How many Zaras were there?
‘Okay.’ Kate picked up the wine bottle and refilled all our glasses. ‘If any of you bitches has also been living a double life, why don’t you spill right now? Amnesty time.’
There was a moment of silence, and then we all burst out laughing.
‘That’s it,’ Abbie said. ‘No secrets between us, right? Not any more.’
‘Not ever,’ Rowan promised.
‘No secrets,’ Kate echoed.
‘I’ll drink to that,’ I said.
We all raised our glasses and tapped them together in the centre of the table, as if we were signing a pact in blood, not just toasting with red wine.
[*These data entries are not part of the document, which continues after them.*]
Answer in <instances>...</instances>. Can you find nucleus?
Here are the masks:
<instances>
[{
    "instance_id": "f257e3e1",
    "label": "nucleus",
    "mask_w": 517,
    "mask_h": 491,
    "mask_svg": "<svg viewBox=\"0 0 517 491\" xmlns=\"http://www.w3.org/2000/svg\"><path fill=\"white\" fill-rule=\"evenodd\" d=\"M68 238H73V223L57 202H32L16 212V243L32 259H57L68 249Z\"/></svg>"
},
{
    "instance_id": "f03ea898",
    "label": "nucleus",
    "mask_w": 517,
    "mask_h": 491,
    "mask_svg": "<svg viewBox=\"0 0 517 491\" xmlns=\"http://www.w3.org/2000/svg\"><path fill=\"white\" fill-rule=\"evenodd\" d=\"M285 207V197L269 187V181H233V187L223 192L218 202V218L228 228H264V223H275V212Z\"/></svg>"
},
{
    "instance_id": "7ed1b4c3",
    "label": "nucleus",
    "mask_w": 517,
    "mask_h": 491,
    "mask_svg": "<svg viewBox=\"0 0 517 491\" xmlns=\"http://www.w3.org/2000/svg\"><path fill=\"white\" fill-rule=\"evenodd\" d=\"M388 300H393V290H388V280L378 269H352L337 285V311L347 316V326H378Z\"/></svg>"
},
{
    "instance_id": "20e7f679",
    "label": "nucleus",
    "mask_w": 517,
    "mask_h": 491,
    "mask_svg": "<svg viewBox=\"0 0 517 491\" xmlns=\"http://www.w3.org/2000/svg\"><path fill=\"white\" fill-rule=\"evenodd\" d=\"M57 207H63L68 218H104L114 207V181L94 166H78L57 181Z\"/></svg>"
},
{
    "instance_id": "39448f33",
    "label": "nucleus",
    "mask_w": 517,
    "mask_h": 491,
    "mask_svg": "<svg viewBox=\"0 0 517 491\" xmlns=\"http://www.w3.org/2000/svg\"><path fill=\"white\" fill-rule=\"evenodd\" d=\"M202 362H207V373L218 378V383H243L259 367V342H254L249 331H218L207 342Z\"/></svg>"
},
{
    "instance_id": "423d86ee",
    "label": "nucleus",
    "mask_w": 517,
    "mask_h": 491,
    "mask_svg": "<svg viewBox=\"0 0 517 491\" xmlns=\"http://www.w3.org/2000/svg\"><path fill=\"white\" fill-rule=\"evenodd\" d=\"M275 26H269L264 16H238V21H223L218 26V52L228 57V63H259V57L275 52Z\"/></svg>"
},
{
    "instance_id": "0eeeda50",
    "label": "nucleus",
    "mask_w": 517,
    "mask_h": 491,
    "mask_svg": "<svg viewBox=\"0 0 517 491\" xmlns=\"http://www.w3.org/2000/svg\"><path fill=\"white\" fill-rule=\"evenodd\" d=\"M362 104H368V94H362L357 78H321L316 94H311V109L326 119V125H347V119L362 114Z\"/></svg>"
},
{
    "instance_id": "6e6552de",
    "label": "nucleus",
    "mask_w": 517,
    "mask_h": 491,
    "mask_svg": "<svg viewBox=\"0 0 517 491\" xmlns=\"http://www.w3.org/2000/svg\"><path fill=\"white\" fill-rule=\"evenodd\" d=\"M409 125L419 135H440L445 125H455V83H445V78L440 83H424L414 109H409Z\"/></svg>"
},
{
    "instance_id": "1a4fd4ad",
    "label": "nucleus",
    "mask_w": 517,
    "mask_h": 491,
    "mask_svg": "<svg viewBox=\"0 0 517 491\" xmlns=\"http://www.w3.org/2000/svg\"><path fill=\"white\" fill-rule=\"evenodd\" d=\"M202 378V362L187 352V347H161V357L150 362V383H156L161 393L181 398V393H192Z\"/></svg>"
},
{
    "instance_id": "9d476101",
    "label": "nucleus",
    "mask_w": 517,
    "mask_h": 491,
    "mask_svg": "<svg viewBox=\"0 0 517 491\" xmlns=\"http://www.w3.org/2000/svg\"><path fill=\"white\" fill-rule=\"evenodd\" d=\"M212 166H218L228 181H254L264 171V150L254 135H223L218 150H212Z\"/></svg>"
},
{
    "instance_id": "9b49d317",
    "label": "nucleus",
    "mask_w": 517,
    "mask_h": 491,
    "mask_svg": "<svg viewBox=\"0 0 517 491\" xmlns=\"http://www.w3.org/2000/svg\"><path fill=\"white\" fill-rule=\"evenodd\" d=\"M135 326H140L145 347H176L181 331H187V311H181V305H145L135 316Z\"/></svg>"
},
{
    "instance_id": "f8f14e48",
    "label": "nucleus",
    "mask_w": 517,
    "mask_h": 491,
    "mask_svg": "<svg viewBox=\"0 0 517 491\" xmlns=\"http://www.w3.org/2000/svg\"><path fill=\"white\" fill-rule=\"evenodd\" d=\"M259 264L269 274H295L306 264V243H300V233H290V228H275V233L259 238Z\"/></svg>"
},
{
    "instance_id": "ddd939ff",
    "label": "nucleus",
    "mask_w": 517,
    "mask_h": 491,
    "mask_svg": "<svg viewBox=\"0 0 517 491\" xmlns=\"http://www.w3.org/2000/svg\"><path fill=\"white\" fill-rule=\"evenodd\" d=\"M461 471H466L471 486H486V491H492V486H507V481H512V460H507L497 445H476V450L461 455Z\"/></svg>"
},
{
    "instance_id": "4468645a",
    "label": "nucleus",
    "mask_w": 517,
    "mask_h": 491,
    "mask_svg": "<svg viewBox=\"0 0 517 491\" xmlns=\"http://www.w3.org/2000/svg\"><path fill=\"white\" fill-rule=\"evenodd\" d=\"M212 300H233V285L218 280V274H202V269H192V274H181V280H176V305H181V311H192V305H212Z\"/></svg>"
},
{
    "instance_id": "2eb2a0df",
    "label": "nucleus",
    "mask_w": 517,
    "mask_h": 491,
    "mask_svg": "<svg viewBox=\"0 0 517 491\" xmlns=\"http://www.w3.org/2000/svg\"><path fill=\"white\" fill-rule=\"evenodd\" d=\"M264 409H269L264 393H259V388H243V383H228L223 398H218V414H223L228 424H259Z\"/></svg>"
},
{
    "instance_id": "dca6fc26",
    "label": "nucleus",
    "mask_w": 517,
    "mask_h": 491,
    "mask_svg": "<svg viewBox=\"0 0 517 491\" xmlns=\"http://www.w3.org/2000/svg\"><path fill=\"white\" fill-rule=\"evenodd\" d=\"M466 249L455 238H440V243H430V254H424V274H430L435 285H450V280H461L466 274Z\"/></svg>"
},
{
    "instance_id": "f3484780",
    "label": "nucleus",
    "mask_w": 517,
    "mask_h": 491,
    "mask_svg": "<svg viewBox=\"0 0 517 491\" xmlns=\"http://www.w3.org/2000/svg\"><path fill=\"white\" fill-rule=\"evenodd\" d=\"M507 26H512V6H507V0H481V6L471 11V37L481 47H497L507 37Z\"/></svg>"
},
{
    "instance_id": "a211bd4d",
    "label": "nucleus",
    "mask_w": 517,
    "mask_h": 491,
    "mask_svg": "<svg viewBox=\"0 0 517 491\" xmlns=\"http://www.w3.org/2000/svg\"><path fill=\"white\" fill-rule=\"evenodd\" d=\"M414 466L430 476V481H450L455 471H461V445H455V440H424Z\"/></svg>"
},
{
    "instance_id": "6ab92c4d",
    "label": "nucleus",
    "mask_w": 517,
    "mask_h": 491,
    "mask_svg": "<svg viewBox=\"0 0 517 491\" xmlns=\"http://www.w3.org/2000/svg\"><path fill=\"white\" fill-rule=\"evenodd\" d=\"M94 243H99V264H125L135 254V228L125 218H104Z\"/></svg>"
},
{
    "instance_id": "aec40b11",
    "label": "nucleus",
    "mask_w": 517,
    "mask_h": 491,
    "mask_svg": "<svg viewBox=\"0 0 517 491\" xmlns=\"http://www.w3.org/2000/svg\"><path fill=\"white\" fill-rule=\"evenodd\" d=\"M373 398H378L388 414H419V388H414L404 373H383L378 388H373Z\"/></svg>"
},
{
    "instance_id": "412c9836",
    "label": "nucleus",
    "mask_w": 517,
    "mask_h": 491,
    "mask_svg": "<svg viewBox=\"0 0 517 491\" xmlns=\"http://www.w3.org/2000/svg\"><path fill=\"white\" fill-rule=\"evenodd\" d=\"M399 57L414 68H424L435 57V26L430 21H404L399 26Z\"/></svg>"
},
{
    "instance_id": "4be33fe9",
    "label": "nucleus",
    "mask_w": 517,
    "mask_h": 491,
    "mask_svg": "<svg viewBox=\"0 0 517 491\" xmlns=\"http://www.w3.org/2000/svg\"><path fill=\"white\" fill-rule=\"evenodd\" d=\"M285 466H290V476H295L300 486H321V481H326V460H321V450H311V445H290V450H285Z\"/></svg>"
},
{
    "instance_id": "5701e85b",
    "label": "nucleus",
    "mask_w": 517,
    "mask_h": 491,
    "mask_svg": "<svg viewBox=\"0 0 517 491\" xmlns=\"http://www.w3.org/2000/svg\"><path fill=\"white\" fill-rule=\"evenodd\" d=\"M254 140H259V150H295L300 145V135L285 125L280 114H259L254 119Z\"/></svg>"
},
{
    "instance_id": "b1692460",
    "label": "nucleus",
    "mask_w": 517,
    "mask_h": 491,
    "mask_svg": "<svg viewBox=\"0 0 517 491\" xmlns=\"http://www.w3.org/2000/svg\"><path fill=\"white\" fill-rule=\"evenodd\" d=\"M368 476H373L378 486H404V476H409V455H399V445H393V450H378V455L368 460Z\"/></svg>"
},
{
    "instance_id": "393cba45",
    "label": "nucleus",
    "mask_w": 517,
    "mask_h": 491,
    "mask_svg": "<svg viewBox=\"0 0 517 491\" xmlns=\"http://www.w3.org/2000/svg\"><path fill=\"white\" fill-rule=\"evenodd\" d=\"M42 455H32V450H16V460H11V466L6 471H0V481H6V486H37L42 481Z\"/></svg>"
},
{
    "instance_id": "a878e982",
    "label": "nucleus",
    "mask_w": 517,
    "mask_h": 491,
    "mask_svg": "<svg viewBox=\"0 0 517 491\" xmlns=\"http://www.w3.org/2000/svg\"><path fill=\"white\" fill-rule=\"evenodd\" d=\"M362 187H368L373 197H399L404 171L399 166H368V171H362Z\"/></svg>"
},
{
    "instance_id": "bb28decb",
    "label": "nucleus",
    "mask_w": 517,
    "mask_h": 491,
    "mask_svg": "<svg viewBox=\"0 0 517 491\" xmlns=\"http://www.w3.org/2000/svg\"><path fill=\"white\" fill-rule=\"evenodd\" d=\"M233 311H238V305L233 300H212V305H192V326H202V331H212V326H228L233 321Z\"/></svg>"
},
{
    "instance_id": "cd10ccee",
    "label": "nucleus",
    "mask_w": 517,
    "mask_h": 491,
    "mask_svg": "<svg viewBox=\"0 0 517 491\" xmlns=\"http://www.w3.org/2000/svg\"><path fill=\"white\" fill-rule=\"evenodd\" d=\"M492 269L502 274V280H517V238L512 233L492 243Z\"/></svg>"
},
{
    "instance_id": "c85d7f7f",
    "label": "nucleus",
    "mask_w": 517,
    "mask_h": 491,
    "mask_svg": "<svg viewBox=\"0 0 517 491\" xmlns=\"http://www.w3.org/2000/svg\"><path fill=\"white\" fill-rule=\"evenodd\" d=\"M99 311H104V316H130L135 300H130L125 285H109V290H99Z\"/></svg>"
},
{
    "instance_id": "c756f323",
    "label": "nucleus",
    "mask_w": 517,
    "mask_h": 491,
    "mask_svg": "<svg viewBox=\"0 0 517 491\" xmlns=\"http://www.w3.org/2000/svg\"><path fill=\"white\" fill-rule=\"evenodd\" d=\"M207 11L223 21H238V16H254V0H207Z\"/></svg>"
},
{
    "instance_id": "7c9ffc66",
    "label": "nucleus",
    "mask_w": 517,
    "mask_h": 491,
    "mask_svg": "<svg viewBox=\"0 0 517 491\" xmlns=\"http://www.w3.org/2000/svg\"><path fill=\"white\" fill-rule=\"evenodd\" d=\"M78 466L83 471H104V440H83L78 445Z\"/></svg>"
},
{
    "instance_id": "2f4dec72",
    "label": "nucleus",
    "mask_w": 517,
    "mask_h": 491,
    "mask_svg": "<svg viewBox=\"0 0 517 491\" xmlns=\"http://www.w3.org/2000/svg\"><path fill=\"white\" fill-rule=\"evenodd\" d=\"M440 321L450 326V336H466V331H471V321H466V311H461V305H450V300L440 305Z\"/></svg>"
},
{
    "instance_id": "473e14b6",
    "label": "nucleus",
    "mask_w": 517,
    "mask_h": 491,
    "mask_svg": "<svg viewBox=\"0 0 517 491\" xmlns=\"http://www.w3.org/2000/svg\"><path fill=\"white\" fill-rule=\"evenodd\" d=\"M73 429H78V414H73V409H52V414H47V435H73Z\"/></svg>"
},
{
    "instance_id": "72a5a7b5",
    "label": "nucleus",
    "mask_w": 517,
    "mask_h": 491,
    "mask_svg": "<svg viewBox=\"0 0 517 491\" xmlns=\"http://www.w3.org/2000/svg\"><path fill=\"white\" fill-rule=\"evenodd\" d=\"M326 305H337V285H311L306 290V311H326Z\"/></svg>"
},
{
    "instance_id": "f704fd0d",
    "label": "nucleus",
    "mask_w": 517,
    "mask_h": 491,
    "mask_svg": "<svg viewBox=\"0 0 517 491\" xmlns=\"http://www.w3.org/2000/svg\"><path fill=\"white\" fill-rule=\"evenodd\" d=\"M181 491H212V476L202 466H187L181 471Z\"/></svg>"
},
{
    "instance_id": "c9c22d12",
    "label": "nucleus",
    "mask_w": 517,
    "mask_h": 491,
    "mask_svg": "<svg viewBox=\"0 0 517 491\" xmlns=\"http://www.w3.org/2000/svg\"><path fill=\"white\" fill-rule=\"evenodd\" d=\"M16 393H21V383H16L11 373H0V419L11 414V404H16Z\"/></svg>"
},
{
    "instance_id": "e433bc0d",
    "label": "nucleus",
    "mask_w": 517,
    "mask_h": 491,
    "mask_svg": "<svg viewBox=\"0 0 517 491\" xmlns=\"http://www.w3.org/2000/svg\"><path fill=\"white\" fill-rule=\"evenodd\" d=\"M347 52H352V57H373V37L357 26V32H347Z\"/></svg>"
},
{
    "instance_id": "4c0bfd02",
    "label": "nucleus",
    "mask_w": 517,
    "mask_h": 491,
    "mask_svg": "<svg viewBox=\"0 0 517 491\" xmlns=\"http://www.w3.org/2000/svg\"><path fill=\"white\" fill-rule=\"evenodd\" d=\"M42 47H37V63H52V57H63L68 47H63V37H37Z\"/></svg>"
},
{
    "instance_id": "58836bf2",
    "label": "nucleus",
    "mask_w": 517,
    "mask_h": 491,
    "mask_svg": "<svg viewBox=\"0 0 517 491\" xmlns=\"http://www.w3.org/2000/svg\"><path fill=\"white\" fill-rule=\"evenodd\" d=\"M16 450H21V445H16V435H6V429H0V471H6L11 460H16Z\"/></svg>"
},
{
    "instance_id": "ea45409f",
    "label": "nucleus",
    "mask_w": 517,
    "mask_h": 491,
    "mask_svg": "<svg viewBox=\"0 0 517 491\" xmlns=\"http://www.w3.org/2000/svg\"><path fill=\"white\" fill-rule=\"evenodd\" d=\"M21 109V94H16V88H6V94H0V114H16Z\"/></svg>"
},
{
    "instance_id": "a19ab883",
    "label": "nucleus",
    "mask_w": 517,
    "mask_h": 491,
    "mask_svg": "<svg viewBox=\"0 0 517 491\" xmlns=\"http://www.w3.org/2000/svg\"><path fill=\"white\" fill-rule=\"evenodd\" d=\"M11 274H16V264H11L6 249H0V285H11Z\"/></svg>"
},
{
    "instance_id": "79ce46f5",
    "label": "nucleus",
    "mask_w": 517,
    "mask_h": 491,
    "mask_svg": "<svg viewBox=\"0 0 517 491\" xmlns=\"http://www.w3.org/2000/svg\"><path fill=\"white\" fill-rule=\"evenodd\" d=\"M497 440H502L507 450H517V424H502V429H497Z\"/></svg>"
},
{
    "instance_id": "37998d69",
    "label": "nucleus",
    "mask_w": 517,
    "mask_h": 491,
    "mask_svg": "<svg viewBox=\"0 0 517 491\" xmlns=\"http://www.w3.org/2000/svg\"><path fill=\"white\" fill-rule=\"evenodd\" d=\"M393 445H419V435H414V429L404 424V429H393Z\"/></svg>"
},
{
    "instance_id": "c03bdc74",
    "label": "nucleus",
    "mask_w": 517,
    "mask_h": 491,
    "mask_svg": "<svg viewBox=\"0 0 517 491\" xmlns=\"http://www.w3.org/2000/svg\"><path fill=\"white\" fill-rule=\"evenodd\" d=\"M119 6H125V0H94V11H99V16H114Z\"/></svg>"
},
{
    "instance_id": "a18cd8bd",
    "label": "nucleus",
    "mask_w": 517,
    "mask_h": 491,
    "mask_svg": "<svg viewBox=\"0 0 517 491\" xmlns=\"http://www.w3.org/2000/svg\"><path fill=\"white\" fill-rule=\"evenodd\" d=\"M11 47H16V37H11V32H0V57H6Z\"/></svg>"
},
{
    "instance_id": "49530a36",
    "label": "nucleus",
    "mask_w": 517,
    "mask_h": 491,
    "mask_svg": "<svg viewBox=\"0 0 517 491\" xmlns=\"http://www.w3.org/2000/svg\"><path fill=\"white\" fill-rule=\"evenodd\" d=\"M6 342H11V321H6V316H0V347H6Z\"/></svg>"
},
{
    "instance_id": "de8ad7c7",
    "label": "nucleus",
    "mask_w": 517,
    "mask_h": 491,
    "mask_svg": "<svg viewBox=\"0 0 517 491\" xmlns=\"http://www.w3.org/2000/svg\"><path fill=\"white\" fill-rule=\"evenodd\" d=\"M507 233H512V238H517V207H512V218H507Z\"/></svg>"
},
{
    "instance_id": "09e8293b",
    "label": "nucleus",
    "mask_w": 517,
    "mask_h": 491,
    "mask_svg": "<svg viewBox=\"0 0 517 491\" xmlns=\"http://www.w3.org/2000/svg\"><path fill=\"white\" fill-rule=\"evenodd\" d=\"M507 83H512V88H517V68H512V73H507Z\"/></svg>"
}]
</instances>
Feeling the closeness and love of my friends wrapping around me like a blanket, I felt a new confidence: we could move forward now, a group of four, without Zara. I could be secure in my relationship with Patch, because surely now there could be no question of my having betrayed Zara – not after how she had betrayed us all.
And there was no need for me to break my promise to her and tell them the secret she’d shared with me about her infidelity – even though I was sure that, unlike her other false confidences, this one had been true.